Dengue is spread by mosquitoes. Affects millions. Each year, producing the brutal symptoms that have given it the name “breakbone fever.”
It is endemic in dozens of countries, but there is no cure, and the two vaccines that have been developed are not yet universally approved.
Two years ago, researchers published work showing that a compound could effectively block the virus from replicating in cell cultures and mice by blocking the interaction between two proteins.
Now the team has refined the compound and tested it in both mice and monkeys, with “very encouraging” results, said Marnicks van Loek, director of emerging pathogens at Johnson & Johnson’s Johnson Companies, a pharmaceutical company. Leader for
In rhesus macaques, a high dose of the compound, known as JNJ-1802, “completely inhibited viral replication”, he told AFP, while viral RNA in control animals decreased by three to three times post-infection. Found out between seven days.
In monkeys, the compound was tested against two of the four most common types of dengue, and only for its preventive, rather than therapeutic, properties.
But it has been tested against all four strains of dengue in mice for both treatment and prevention, with successful results, Van Lok said.
Dengue can cause severe flu-like symptoms and can sometimes become severe and life-threatening.
Because there are four different types, being infected with one does not protect against the other, and catching dengue a second time is often more serious.
A hot, humid climate that is more hospitable to mosquitoes could potentially increase the spread of insect-borne viruses, the researchers warn.
With no cure available, efforts are currently focused on reducing transmission – including infecting mosquitoes with the bacteria.
A vaccine called Dengvaxia is only approved for use in some countries and is effective against only one strain.
A second vaccine, Qdenga, was approved for use in the European Union last December, and has also been greenlit by the UK and Indonesia.

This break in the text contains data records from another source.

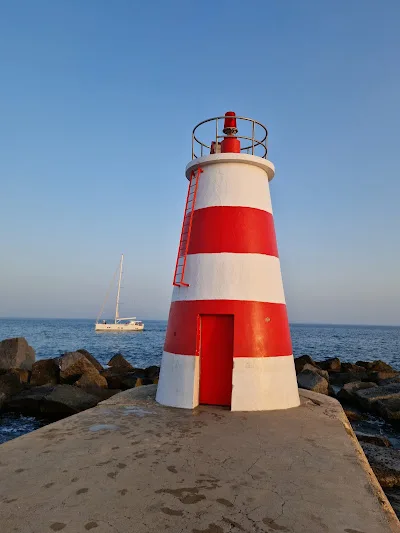 Lighthouse in Praia da Rocha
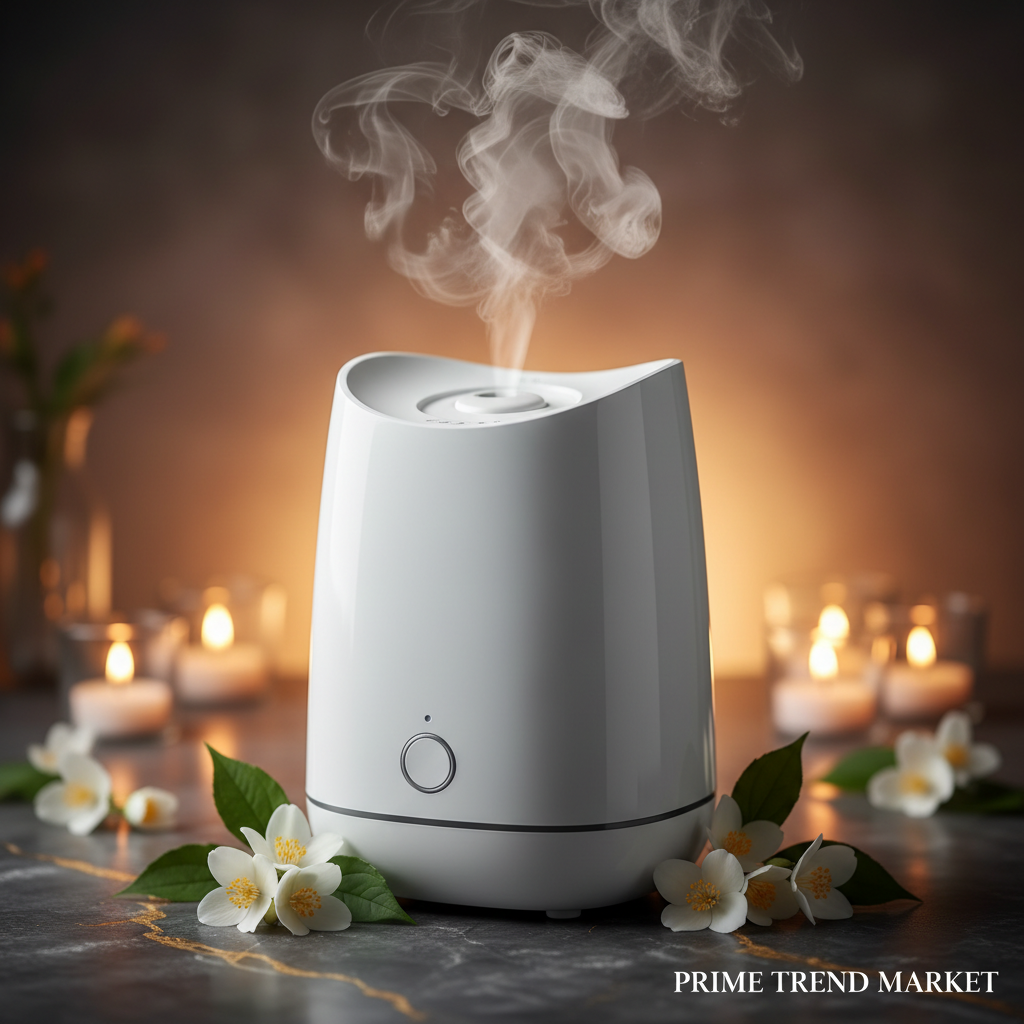 Aromatherapy Air Purifier with Negative Ion & Deodorant Technology — Prime Trend Market
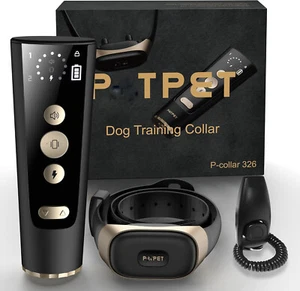 3in1 Dog Shock Collar - 2000Ft Dog Training Collar with Remote for 15-140lbs - Picture 1 of 6
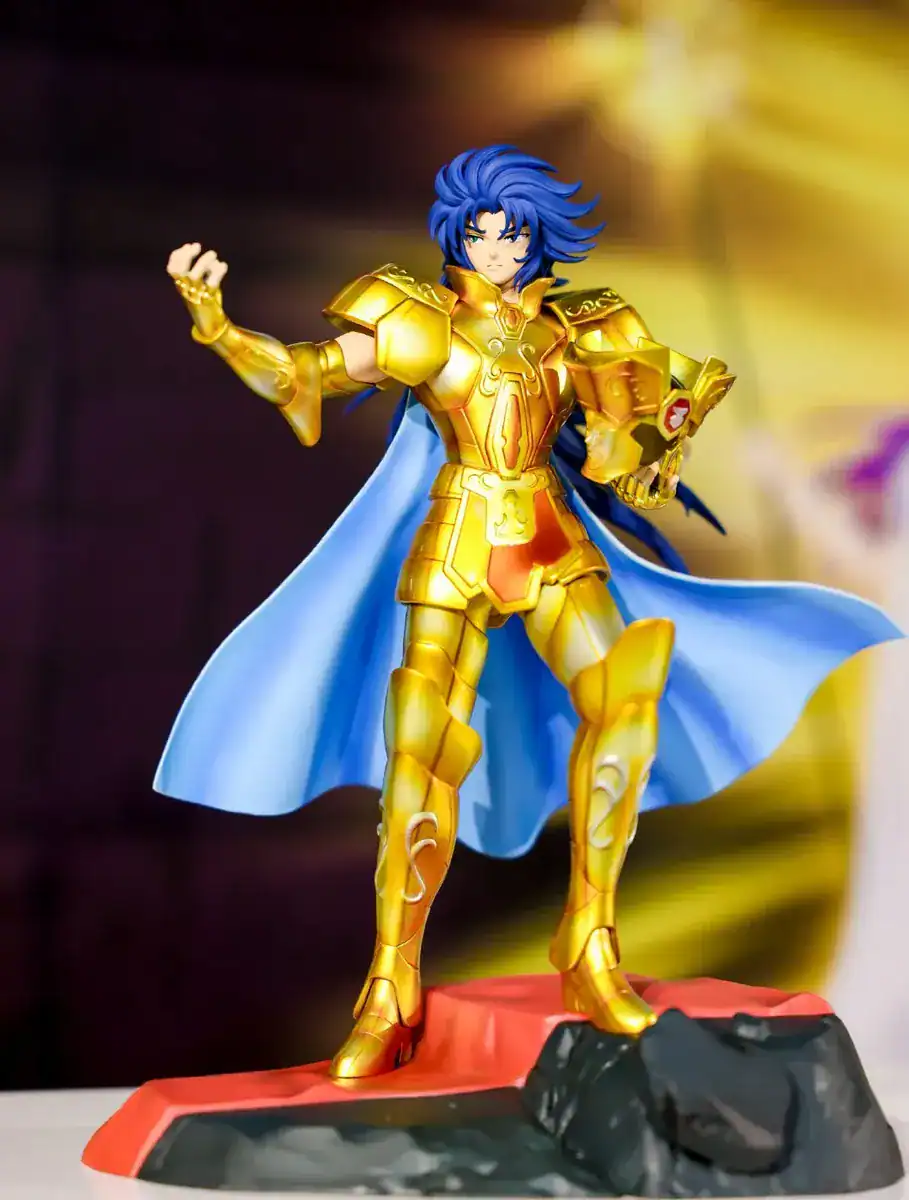Estatua Saga de Gêmeos Koiland Saint Seiya Cavaleiros do Zodíaco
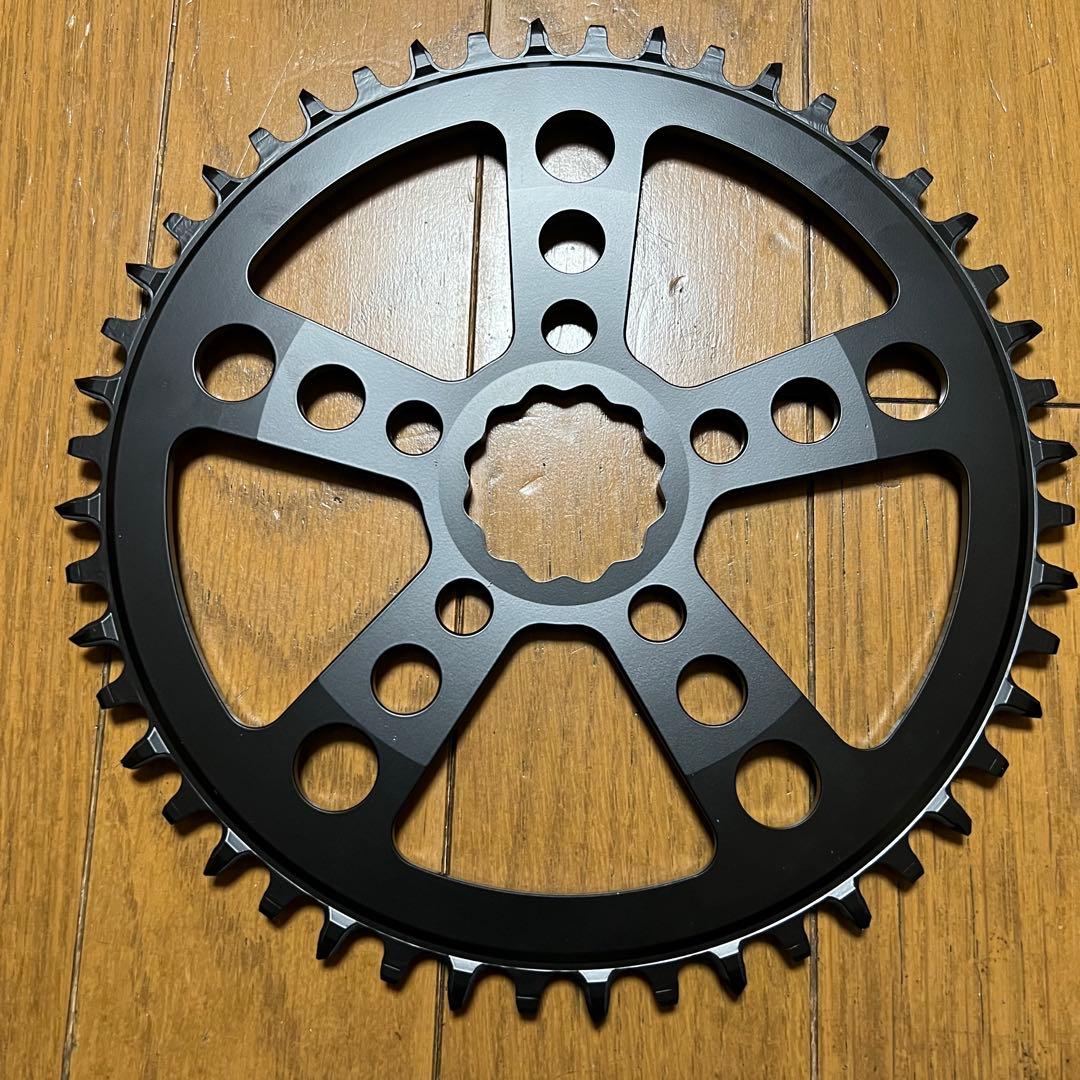 White Industries 48T ナロワイドチェーンリング R30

There are still questions to be answered about the treatment, however, including whether it may increase the risk of reinfection.
When people contract dengue, the presence of the virus in their blood usually triggers a strong immune response that protects them from future infections.
But in some people, the immune response is weakened and they are prone to re-infections, which can cause more serious symptoms.
It remains unclear whether inhibiting or reducing viral replication may confer the same risk for reinfection.
Researchers will need to collect safety data from their current phase of testing before proceeding with further human trials, including field studies in dengue-affected areas.
Van Lok was reluctant to speculate about when a treatment might actually be usable.
“We’re guided by the science and the data we generate to answer that question,” he said.